» DO THIS
Render every line of the material below as a numbered list, omitting any blank lines.

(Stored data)
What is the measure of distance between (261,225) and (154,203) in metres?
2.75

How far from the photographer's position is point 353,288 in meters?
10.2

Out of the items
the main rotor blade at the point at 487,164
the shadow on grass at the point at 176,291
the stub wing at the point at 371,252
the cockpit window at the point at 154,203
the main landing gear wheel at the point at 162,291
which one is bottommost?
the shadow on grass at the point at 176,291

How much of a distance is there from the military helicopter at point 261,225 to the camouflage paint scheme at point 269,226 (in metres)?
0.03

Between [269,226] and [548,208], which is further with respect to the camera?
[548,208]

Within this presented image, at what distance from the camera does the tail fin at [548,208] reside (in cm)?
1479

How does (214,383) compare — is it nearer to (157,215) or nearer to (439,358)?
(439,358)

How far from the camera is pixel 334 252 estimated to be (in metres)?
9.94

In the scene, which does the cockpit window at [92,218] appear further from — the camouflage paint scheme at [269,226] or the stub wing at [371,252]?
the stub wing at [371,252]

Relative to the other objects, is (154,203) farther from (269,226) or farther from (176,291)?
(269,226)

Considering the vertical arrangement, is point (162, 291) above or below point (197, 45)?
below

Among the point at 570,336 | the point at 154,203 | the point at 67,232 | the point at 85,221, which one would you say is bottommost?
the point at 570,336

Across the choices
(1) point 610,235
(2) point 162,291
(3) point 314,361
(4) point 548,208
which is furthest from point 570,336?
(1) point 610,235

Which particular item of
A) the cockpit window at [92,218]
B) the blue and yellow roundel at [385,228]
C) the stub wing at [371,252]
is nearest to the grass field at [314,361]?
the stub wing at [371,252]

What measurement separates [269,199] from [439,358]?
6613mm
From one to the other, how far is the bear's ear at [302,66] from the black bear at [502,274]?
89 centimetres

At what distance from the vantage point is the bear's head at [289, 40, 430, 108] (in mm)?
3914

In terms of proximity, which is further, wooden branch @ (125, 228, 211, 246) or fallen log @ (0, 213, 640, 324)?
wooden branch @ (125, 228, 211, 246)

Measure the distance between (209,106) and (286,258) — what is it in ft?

» RESPONSE BELOW
1. What is the measure of distance between (261,225) and (154,203) in metres?
2. 2.75
3. How far from the photographer's position is point 353,288 in meters?
4. 10.2
5. Out of the items
6. the main rotor blade at the point at 487,164
7. the shadow on grass at the point at 176,291
8. the stub wing at the point at 371,252
9. the cockpit window at the point at 154,203
10. the main landing gear wheel at the point at 162,291
11. which one is bottommost?
12. the shadow on grass at the point at 176,291
13. How much of a distance is there from the military helicopter at point 261,225 to the camouflage paint scheme at point 269,226 (in metres)?
14. 0.03
15. Between [269,226] and [548,208], which is further with respect to the camera?
16. [548,208]
17. Within this presented image, at what distance from the camera does the tail fin at [548,208] reside (in cm)?
18. 1479
19. How does (214,383) compare — is it nearer to (157,215) or nearer to (439,358)?
20. (439,358)
21. How far from the camera is pixel 334 252 estimated to be (in metres)?
22. 9.94
23. In the scene, which does the cockpit window at [92,218] appear further from — the camouflage paint scheme at [269,226] or the stub wing at [371,252]?
24. the stub wing at [371,252]
25. Relative to the other objects, is (154,203) farther from (269,226) or farther from (176,291)?
26. (269,226)
27. Considering the vertical arrangement, is point (162, 291) above or below point (197, 45)?
28. below
29. Among the point at 570,336 | the point at 154,203 | the point at 67,232 | the point at 85,221, which one would you say is bottommost?
30. the point at 570,336
31. Across the choices
32. (1) point 610,235
33. (2) point 162,291
34. (3) point 314,361
35. (4) point 548,208
36. which is furthest from point 570,336?
37. (1) point 610,235
38. Which particular item of
39. A) the cockpit window at [92,218]
40. B) the blue and yellow roundel at [385,228]
41. C) the stub wing at [371,252]
42. is nearest to the grass field at [314,361]?
43. the stub wing at [371,252]
44. What measurement separates [269,199] from [439,358]?
45. 6613mm
46. From one to the other, how far is the bear's ear at [302,66] from the black bear at [502,274]?
47. 89 centimetres
48. At what distance from the vantage point is the bear's head at [289, 40, 430, 108] (in mm)?
49. 3914
50. In terms of proximity, which is further, wooden branch @ (125, 228, 211, 246) or fallen log @ (0, 213, 640, 324)?
51. wooden branch @ (125, 228, 211, 246)
52. Measure the distance between (209,106) and (286,258) — what is it in ft?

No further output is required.